Рабочее задание 1: Кого, согласно выводу Щеголева в тексте об «утаенной любви» Пушкина, следует считать героиней этого чувства?
Рабочее задание 2: Продолжите текст об «утаенной любви» Пушкина, начав сразу после его последнего предложения.

Шрифт:
Щеголеву, впрочем, удалось совершенно убедительно доказать, что одно из стихотворений, включенных Гершензоном в круг лирики, отражающей "утаенную любовь", заведомо относящееся к М. Арк. Голицыной, на самом деле никакого отношения ни к другим элегиям цикла, ни к "утаенной любви" не имеет.
Имя М. Арк. Голицыной как женщины, возбудившей самую длительную, самую сильную любовь Пушкина, им почему-то от всех "утаенную", таким образом окончательно отпало. Сам же Щеголев путем тщательного изучения рукописей и в силу различных соображений пришел в выводу, что героиней этого чувства Пушкина, которое ему удалось утаить в течение всей его жизни от постороннего внимания, была пятнадцатилетняя Мария Николаевна Раевская (1805-1863), знаменитая впоследствии жена декабриста С. Волконского.
Оба исследователя обнаружили полнейшее равнодушие к главному вопросу: к вопросу о том, почему и зачем, собственно говоря, понадобилось Пушкину так мучительно и тщательно утаивать любовь, во-первых, к блестящей светской певице М. Арк. Голицыной, приятельнице поэта Козлова и Шатобриана, проводившей большую часть времени за границей, и, во-вторых, утаивать ее по отношению к молоденькой, почти подростку, М. Раевской, сестре Н. Раевского, с которым он был в приятельских, дружеских отношениях еще с 1816 г., и А. Раевского, с которым сблизился в 1820 г.
Этого вопроса биографы даже не коснулись.
Прежде всего отметим, что об "утаенной любви" дело идет у Пушкина не только в элегиях и в поэмах, отмеченных Гершензоном и Щеголевым и датирующихся годами 1820 и более поздними.

Предоставленные сведения:
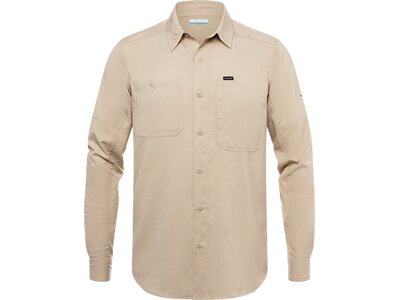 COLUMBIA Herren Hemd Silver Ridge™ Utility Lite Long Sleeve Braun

--

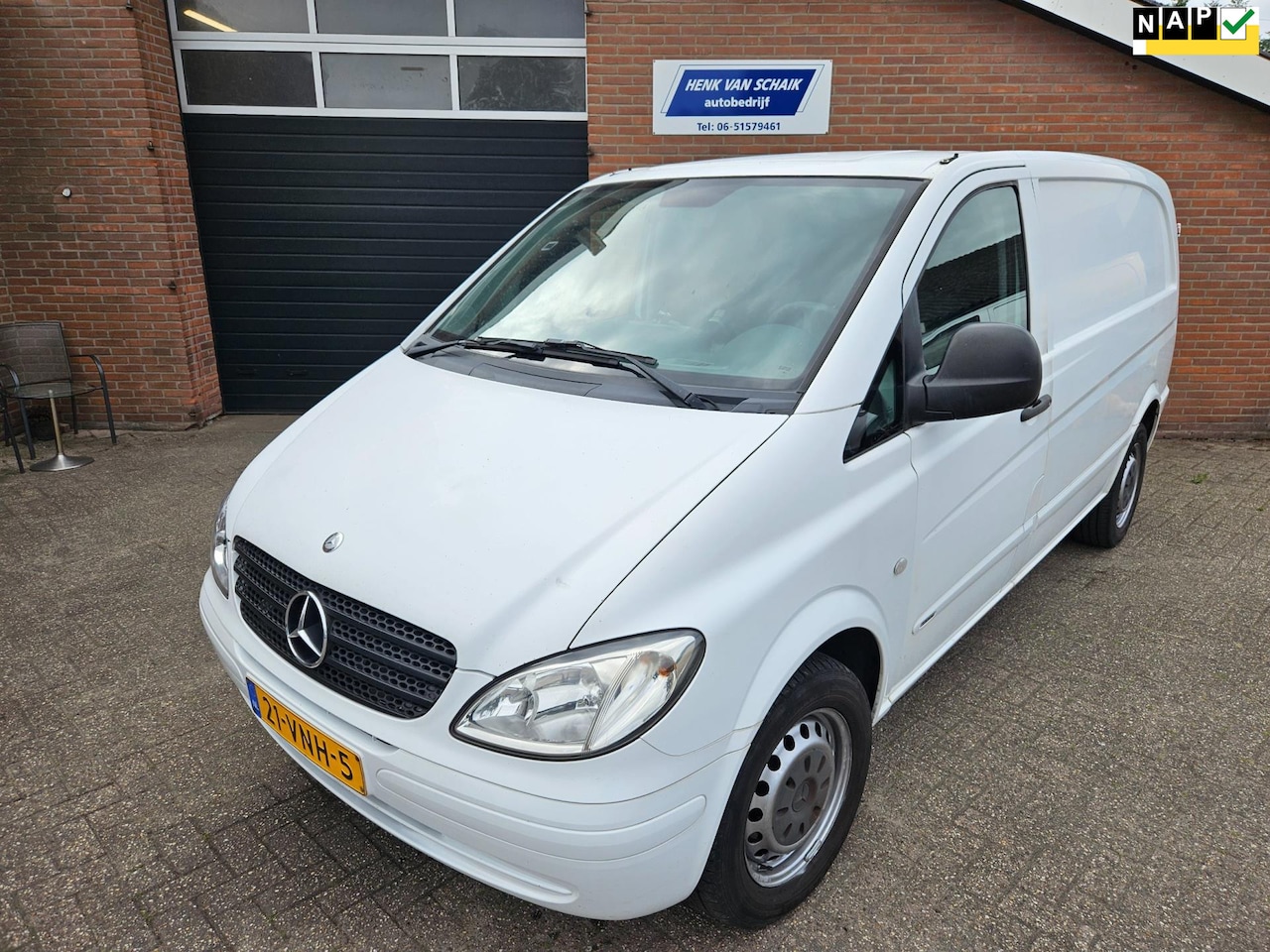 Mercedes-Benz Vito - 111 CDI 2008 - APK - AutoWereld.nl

...

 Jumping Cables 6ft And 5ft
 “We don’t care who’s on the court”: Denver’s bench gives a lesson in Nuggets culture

Ответ на задание 1: Пятнадцатилетнюю Марию Николаевну Раевскую (1805–1863), впоследствии жену декабриста С. Волконского.

Ответ на задание 2:
Первый, кто ясно говорит о том, что он скрывает и должен скрывать от всех какую-то безнадежную любовь, - сам Пушкин, задолго до цикла элегий и элегических отступлений в поэмах, намеченного биографами.
Это еще элегия лицейского периода, относящаяся к 1816 г.
Ввиду ее важности и полной до сих пор необъясненности, привожу ее.
Элегия
Счастлив, кто в страсти сам себе Без ужаса признаться смеет; Кого в неведомой судьбе Надежда робкая лелеет; Кому луны туманный луч В полночи светит сладострастной; Кому тихонько верный ключ Отворит дверь его прекрасной! Но мне в унылой жизни нет Отрады тайных наслаждений; Увял надежды ранний цвет: Цвет жизни сохнет от мучений! Печально младость улетит, Услышу старости угрозы, Но я, любовью позабыт, Моей любви забуду ль слезы! [1]Поэтический реализм еще не наступил для Пушкина. Картина счастливой любви дает пересчет всех обычных для лицейской лирики общих поэтических черт пейзажа и жанра: "луны туманный луч", "дверь прекрасной", отворяемая ключом, и т. д. Но любовь несчастливая, вызвавшая стихотворение, удивительна реалистическими, ясными, даже резкими, и притом не общими, а конкретными чертами, даваемыми в первой строфе:
Счастлив, кто в страсти сам себе Без ужаса признаться смеет; Кого в неведомой судьбе Надежда робкая лелеет.Не забудем и последнего стиха: о его слезах, слезах его любви.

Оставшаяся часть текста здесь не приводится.